New User Questions
« on: July 19, 2008, 01:51:43 AM »
Hi, I just bought the script and installed it on my server.

I've got 8,000+ pages.  The script found about a dozen of them. 

The processing didn't report any errors.   Everything seemed to work,
but hardly any pages were found.

Does this thing examine the directory structure, or actually visit the
home page and follow the links?

First impression.  Promising.  But, way too complicated.  Would
have paid more for less.

Thanks.
Re: New User Questions
« Reply #1 on: July 19, 2008, 02:38:14 PM »
Hmm.  It looks like this script crawls the site like any bot would.    Why?

I can understand why your free online service has to crawl the site like a bot, because that's the only way it can find and record the pages of a remote site.

But the paid script we install on our servers could just read the directory structure, in a few seconds.  Right?   It seems this would be very reliable and fast.   

What am I not understanding?   Thanks.
Re: New User Questions
« Reply #2 on: July 21, 2008, 01:30:28 AM »
Hello,

the script crawls the site (which is normally faster when script is installed on the same server where the site is located), since most websites nowadays are not static anymore, and you cannot find out the URLs by reading files in directory.

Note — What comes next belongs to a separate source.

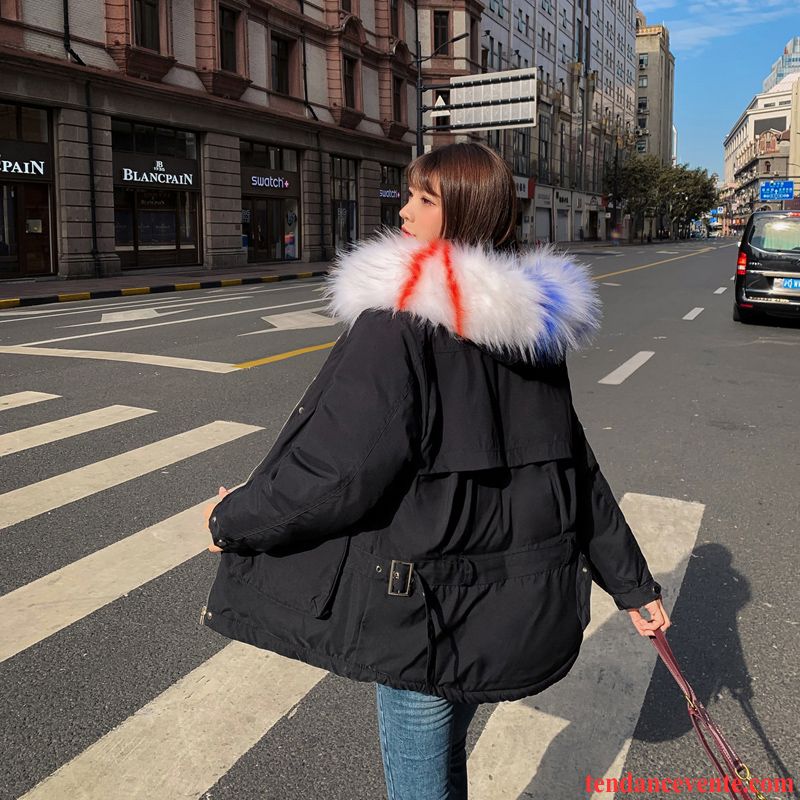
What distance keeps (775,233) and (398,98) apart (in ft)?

The pages must be opened similar to normal visitors to get everything indexed correctly.
Re: New User Questions
« Reply #3 on: July 21, 2008, 04:20:13 PM »
Thanks for your reply.

The problem with crawling like a normal visitor, is that you miss any page
which can not be reached by clickable links.    On our site, your script finds
9 out of 8,000+ pages.   

Our site navigation is by javascript drop down menus,
and a search function.   It's easy for visitors to navigate.   Creating clickable
links to all 8,000+ pages would really require a sitemap.   In other words,
I can't create a sitemap with your script until I already have a sitemap
for it to crawl. 

Can you point me to the part of your sales pages that explains this limitation?
If yes, ok, my problem for not reading carefully enough, I'll eat the $20.
If not, how about a refund?   That would be an agreeable resolution too.

For your info, I wrote a perl script in about an hour that reads our directory
structure and creates a list of URLs.    Not a real XML map yet, that will
take a bit longer.   This script finds the 8,000 files and creates the list
in about 1-2 seconds.  You might consider coding this option for those
reporting all the crawling problems etc.

Anyway, if you would agree to issue a refund, I'll consider it a learning
experience, and wish you well with your project. 

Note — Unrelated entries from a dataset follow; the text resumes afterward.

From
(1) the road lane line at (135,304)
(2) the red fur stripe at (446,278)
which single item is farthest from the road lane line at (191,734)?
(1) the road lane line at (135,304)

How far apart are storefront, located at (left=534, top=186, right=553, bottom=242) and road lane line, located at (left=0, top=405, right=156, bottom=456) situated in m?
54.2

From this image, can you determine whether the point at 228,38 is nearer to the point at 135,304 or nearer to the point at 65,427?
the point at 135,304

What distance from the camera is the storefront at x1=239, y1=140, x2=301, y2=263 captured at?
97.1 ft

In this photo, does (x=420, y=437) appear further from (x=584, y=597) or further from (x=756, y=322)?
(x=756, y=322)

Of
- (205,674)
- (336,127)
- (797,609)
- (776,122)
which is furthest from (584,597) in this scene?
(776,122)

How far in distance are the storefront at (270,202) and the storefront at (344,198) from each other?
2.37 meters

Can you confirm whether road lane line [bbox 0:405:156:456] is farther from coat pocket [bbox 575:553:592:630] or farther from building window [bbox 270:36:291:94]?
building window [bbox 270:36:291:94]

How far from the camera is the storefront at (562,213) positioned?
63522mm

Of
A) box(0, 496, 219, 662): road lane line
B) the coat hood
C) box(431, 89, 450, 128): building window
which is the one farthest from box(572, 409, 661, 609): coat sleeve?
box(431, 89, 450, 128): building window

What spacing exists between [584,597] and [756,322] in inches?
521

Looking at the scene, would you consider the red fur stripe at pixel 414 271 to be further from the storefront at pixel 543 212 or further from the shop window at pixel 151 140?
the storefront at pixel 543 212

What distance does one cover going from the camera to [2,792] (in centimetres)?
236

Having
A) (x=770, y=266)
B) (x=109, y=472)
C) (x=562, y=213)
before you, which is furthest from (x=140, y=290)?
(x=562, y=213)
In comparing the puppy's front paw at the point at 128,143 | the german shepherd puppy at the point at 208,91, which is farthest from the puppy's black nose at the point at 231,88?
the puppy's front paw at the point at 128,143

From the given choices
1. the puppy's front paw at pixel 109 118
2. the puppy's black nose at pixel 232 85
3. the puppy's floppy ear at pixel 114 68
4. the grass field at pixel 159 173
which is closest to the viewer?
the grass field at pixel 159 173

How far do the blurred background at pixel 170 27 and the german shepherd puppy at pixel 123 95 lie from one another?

Your reply, or refund, is appreciated, thanks.

Re: New User Questions
« Reply #4 on: July 22, 2008, 04:43:56 PM »
Hello,

in most cases sites are dynamic (with databases etc), so you cannot just scan the directory to make a sitemap (which would be easy to do) - sorry to hear that it doesn't quite suit your needs.

The system specs are described in documentation: https://www.xml-sitemaps.com/documentation-xml-sitemap-generator.html#sysreq
Quote
# Sitemap generator connects to your website via http port 80, so your host should allow local network connections for php scripts
Re: New User Questions
« Reply #5 on: July 22, 2008, 08:29:43 PM »
Thanks for your reply.   

Ok, I understand what you mean about databases.   Still, most sites are built of pages,
not databases, so a directory read option would be likely be helpful for some of these folks reporting crawl problems.   

Anyway, what your docs don't make clear is that all documents must be available by clickable links, or they can't be reached by your script.   Thus, it would seem your script is not appropriate for alternate navigation systems such as flash, javascript menus, database search etc.   

I'm just suggesting it might be wise to make this limitation clear upfront, before the purchase.  You could do so in half the time you are spending on this thread.

As it stands, you are building a list of folks like me.   You have my $20, I have nothing.  Not a great public relations strategy really.   

I realize you're not trying to rip anybody off.   But you need to either explain your software a bit better, or lighten up on the refund issue.

Hope that's helpful.